- **EXERCISE DETAILS**
Pick out the lines below with "annotators" and list them.

GIVEN DATA Start Marker

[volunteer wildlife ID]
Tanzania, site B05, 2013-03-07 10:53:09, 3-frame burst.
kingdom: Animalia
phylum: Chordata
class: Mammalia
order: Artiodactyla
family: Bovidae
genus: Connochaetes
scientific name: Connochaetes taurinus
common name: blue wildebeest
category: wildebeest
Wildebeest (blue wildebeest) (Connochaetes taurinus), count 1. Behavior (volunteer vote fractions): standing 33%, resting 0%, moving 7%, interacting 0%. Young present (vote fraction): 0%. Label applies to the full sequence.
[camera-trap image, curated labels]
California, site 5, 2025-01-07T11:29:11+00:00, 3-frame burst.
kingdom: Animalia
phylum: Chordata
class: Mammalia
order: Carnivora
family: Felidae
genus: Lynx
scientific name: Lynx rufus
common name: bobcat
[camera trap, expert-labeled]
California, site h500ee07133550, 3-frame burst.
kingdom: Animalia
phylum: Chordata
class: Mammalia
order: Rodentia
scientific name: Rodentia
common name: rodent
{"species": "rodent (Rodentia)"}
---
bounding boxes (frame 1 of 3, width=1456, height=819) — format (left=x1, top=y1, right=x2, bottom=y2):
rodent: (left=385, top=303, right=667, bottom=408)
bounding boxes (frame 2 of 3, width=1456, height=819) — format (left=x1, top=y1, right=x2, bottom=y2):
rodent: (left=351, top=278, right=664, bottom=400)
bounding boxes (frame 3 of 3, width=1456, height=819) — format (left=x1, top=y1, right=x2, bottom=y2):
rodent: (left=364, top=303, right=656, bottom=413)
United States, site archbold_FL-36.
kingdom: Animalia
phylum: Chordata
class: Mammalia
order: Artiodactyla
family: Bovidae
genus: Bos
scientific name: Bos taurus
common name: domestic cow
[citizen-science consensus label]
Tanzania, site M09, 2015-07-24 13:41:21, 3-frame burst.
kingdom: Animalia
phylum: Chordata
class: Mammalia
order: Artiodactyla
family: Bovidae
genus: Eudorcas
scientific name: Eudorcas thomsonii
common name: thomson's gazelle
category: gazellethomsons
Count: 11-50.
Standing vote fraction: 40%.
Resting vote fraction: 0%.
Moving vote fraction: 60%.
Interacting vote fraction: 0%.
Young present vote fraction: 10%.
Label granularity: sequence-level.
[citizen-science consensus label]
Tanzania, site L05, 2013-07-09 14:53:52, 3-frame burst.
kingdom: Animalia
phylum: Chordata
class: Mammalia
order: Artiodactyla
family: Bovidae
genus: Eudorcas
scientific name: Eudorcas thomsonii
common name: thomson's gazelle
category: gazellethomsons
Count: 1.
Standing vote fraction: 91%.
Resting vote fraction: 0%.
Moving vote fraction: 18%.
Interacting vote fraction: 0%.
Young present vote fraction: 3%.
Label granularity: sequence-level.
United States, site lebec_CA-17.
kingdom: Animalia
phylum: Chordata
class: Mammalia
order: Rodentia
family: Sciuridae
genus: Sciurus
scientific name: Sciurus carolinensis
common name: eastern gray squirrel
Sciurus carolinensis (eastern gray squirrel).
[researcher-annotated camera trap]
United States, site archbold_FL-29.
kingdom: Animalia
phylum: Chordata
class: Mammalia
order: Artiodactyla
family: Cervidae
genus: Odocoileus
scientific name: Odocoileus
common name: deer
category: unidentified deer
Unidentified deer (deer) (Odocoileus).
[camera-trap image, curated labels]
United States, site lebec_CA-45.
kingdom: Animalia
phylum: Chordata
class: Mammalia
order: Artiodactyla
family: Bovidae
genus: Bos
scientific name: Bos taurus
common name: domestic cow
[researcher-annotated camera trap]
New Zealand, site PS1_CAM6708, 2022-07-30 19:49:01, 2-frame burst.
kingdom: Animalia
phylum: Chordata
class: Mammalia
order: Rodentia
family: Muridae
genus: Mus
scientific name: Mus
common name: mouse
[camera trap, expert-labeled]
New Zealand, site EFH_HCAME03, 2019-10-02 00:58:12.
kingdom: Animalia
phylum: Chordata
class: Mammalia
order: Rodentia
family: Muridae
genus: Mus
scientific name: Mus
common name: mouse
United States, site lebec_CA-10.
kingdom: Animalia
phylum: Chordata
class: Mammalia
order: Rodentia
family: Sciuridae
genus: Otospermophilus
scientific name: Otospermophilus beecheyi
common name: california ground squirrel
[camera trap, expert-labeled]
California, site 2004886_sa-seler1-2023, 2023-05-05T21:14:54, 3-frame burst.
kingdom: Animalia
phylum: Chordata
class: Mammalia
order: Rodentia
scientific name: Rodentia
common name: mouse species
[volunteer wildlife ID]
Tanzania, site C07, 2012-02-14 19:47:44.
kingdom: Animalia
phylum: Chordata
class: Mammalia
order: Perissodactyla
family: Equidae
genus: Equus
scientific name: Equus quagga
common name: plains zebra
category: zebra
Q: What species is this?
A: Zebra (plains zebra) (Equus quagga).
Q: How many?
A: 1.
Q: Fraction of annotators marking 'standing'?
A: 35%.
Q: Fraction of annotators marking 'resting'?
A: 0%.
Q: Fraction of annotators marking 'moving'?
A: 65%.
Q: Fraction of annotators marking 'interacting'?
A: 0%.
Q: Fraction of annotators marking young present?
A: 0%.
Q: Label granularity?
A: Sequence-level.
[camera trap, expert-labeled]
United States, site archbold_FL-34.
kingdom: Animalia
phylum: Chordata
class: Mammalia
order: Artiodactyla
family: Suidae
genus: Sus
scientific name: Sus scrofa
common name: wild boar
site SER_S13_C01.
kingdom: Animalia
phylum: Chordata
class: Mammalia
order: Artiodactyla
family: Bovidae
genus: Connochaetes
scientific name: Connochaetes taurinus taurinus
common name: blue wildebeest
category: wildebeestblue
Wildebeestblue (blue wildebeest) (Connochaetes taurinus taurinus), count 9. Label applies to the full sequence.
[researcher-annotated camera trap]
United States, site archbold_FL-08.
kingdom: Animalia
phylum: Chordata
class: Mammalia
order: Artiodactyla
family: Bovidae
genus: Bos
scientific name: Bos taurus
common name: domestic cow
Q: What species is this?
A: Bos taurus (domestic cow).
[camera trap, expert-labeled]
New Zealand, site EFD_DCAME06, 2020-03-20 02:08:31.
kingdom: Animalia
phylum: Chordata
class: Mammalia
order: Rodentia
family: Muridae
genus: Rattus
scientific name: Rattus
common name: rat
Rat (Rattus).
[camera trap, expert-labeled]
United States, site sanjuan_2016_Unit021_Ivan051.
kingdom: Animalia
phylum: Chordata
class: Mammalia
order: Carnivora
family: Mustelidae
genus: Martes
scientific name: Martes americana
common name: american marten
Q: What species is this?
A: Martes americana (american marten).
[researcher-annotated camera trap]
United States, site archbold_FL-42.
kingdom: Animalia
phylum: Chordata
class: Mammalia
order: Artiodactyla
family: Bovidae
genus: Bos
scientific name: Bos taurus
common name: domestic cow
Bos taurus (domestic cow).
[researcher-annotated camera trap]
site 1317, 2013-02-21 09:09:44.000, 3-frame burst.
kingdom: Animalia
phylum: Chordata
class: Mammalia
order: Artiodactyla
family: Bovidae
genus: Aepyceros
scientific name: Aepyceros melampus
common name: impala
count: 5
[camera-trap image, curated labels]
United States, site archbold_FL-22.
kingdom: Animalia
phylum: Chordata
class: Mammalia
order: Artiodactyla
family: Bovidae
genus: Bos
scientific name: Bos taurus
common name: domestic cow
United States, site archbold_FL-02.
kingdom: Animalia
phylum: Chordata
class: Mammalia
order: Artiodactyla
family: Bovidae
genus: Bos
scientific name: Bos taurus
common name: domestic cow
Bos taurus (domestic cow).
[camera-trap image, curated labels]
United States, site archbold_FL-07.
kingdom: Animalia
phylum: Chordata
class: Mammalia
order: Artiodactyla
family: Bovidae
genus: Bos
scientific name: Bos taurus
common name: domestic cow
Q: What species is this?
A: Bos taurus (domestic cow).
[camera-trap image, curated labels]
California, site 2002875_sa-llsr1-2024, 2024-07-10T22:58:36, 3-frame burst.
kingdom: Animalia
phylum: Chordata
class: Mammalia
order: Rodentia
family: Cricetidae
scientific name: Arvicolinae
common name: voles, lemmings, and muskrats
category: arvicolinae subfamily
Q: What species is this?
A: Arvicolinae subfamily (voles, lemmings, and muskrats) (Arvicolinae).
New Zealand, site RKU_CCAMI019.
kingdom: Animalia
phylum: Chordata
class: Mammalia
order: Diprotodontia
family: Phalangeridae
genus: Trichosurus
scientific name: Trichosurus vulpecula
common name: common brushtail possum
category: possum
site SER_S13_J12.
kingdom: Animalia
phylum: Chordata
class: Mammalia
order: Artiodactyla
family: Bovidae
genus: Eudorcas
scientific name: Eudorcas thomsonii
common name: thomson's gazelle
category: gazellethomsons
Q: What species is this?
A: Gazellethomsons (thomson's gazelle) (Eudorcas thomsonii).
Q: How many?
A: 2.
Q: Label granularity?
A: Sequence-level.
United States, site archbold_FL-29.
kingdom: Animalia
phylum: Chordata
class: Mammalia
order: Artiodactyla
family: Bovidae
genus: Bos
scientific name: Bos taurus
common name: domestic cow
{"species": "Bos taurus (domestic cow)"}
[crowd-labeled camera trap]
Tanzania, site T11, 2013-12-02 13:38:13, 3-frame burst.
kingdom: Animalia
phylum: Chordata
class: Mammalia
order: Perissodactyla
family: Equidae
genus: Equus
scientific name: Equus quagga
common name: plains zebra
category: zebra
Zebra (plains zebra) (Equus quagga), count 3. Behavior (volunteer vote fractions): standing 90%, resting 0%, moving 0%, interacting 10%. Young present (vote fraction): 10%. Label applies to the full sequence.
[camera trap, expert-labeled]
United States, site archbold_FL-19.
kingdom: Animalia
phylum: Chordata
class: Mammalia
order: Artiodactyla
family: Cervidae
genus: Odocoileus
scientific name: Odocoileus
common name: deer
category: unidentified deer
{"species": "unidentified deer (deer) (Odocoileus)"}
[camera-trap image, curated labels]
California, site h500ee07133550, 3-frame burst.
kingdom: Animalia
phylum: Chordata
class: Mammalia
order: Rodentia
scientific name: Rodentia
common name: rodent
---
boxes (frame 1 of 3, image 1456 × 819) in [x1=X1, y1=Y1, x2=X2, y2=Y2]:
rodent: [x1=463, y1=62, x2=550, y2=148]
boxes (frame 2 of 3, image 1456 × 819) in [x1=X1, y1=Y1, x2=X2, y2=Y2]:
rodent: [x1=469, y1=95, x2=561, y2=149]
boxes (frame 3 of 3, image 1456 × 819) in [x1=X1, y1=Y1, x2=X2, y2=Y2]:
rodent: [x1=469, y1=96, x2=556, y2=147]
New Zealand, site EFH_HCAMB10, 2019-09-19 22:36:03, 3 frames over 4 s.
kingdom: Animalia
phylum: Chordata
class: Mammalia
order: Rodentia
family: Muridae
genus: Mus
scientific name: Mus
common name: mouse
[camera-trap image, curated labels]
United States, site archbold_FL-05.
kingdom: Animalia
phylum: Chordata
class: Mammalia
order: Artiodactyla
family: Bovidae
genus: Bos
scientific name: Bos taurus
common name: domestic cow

GIVEN DATA End Marker

- **RESULT OF THIS EXERCISE**
Q: Fraction of annotators marking 'standing'?
Q: Fraction of annotators marking 'resting'?
Q: Fraction of annotators marking 'moving'?
Q: Fraction of annotators marking 'interacting'?
Q: Fraction of annotators marking young present?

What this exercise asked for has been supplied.